Source records:
########
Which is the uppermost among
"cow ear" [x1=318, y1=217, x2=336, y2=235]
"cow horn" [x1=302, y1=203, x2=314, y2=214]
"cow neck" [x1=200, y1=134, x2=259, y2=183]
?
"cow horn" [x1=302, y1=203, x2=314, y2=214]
########
EXERCISE BRIEF ::
Please express every line of the items above as a JSON list of strings, with one string per line and any blank lines left out.

OUTPUT BELOW ::
[
  "Which is the uppermost among",
  "\"cow ear\" [x1=318, y1=217, x2=336, y2=235]",
  "\"cow horn\" [x1=302, y1=203, x2=314, y2=214]",
  "\"cow neck\" [x1=200, y1=134, x2=259, y2=183]",
  "?",
  "\"cow horn\" [x1=302, y1=203, x2=314, y2=214]"
]